I am fortunate enough to work with some of the highest
performing dentists in the profession who seek promotional
and selling advice and training beyond the average practitioner. A sizeable number of these clients are high “quick start” Kolbe
personality types and quickly test anything put forth to the profession
as a potential tool to find more patients for their practice
well before the trends take hold.
Universally, to this writing date, not a single one of these
“quick start” practices reports social media activity having any
real or substantial pay-off or returns. The feedback is, “If I did
this again, I’d just put up a page with a few testimonials, link it
to our main Web page and then simply forget about it.”

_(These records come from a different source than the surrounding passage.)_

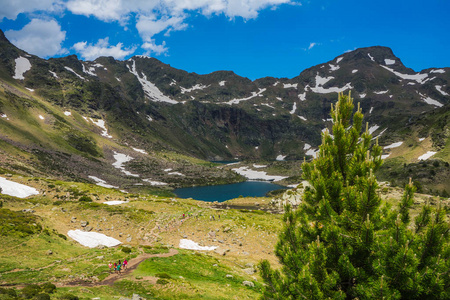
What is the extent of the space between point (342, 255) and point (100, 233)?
4119cm

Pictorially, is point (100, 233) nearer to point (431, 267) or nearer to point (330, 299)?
point (330, 299)

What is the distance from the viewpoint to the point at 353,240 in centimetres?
840

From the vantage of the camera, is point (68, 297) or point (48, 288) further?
point (48, 288)

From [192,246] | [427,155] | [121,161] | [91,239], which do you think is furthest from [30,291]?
[121,161]

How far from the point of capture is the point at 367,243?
324 inches

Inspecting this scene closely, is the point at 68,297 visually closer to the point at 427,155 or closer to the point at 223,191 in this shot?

Learn From What the Best Marketers
are Doing.
If you had to pick a group of businesses who must market
very well to keep the doors open you’d look to those seeking
donors and subscribers. These businesses essentially work to
get money for almost nothing tangible in return (charity or a
magazine). Changes in subscriber numbers are addressed very
quickly as they are the lifeblood of the business. As a consequence,
whatever these categories focus on by way of promotion
and selling deserves attention from anyone seeking to
glean fact from fiction.
During the social media run-up, every business was running
to create their “social media empire.” But that was 24 months
ago. Now the companies who are dependant on donations or
subscriptions are refocusing on their “traditional” means of
acquiring customers. A VP of the American List Council (a very
big broker and manager of consumer lists) reports recently, “The
shift to social media and online marketing simply did not deliver
the volume companies like Habitat for Humanity, Economist
Group, Dow Jones, Hearst and Red Cross needed. We’re seeing
mail quantities up across the board.” Translation: They are mailing
for new customers and switching back to follow-up mail to
existing customers; the same “boring” stuff that delivered the
results before the social media storm hit.

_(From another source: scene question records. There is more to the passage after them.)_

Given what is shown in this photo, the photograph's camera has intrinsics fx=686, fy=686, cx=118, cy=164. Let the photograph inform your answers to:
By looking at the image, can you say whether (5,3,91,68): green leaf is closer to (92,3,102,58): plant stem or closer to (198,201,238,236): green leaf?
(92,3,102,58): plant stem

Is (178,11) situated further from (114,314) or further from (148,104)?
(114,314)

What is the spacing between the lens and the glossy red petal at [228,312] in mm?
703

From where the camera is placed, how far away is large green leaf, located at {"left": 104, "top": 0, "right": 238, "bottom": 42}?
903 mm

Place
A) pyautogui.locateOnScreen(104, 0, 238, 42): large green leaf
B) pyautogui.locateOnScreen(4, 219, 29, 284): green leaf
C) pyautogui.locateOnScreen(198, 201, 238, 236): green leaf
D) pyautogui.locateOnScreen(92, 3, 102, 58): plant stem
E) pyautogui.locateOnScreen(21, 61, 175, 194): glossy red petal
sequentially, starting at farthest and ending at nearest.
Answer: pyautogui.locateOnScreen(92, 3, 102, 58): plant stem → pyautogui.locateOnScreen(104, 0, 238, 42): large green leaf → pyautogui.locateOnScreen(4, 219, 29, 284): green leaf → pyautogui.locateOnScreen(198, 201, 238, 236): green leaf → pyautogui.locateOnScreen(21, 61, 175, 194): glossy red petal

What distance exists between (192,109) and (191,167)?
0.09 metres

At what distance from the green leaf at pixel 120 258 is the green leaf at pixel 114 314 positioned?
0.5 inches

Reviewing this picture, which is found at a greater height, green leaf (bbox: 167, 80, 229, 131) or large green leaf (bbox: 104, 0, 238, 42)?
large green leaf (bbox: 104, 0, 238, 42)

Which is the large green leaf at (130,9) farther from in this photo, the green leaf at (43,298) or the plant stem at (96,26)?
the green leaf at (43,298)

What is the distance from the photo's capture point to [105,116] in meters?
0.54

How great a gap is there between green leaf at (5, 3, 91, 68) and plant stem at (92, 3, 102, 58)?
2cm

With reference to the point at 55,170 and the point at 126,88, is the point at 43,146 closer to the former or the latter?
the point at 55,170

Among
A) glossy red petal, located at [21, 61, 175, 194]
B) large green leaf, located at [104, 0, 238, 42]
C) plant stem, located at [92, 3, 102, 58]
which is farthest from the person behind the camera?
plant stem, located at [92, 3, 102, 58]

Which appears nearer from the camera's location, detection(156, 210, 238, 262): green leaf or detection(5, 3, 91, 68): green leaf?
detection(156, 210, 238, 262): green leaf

Dental Practices are Local Not National.
National consumer goods makers have incorporated
social media into their umbrella of marketing but, to date, none
have cut off their other ongoing promotional routines (i.e. use
of direct to consumer media, advertising and incentives) to generate
sales. National and worldwide companies have not abandoned
other marketing.
A dental practice’s real market is within approximately a 30-
to 60-minute commute around it. The 60-minute distance is
actually very dependent on how strong marketing is. In other
words, without pushing into local mass media, practices seldom
draw patients from more than a 30-minute distance. Targeting
enough viable prospects within a 30-minute distance using
Facebook doesn’t justify the expense, as there are much less
costly ways to go.
Conclusion
Beyond these 10 things, ultimately, every practice has a very
limited amount of energy, dollars and time! The reality is every
“new patient” strategy, every strategy that creates prospective
patient phone calls and actual patient consults and patients going
into treatment must all be looked at from the standpoint of how
many of these resources are available and consumed by the activity.
It seems foolish to use enormous resources devoted to an
activity that has yet to show major patient generation, particularly
when in competition with traditional media that are shown
to deliver desired patient types again and again.